Improves Gut Health
Goodbye, GI issues—hello, regularity
What happens in the bathroom can tell you a lot about your health. Maybe your gut transit time—how long it takes food to make its way through your digestive tract after all the chewing, breaking down via enzymes, and nutrient absorption—is normal. Or maybe you struggle with diarrhea or constipation. Gas and bloat? Not fun either.
Probiotics can be an integral tool to get your GI tract back on track (and keep it that way). How exactly? By increasing good bacteria, stimulating the digestive hormone cholecystokinin, and breaking down bile salts to help with excretion and toxin elimination1. In other words, it helps keep things moving.
For Routine, we picked one of the most highly studied strains to address the gut. Bifidobacterium lactis HN019 has been shown to improve overall gut health, help naturally regulate your digestive system, and nix those uncomfortable symptoms. For instance, a randomized, triple-blind, placebo-controlled study of adult men and women found that those who took B. lactis HN019 for 2 weeks had a shorter gut transit time and significantly reduced GI symptoms, like constipation, irregular bowel movements, and flatulence. But it’s not just about discomfort; GI symptoms and longer gut transit times have been associated with gallstones, breast and bowel cancers, and other illnesses1.

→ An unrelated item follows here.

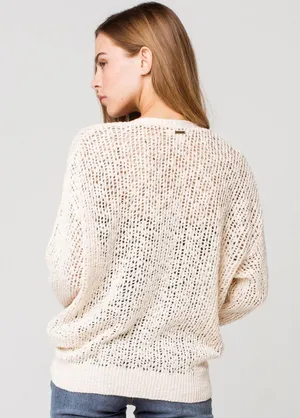 Billabong NWT “Sweet Bliss” cream wrap Sweater. Size Small thumbnail 3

Even in low doses, B. lactis HN019 makes a difference. In a 4-week study of elderly adults, those who took the lowest levels of the probiotic strain still saw an increase in good gut microflora, specifically bifidobacteria, lactobacilli, and enterococci2. Like we say, bacteria can sometimes be your best friend.
1 Waller PA, Gopal PK, Leyer GJ, et al. Dose-response effect of Bifidobacterium lactis HN019 on whole gut transit time and functional gastrointestinal symptoms in adults. Scand J Gastroenterol. 2011;46(9):1057-64. doi:10.3109/00365521.2011.584895
2 Ahmed M, Prasad J, Gill H, Stevenson L, Gopal P. Impact of consumption of different levels of Bifidobacterium lactis HN019 on the intestinal microflora of elderly human subjects. J Nutr Health Aging. 2007;11(1):26-31.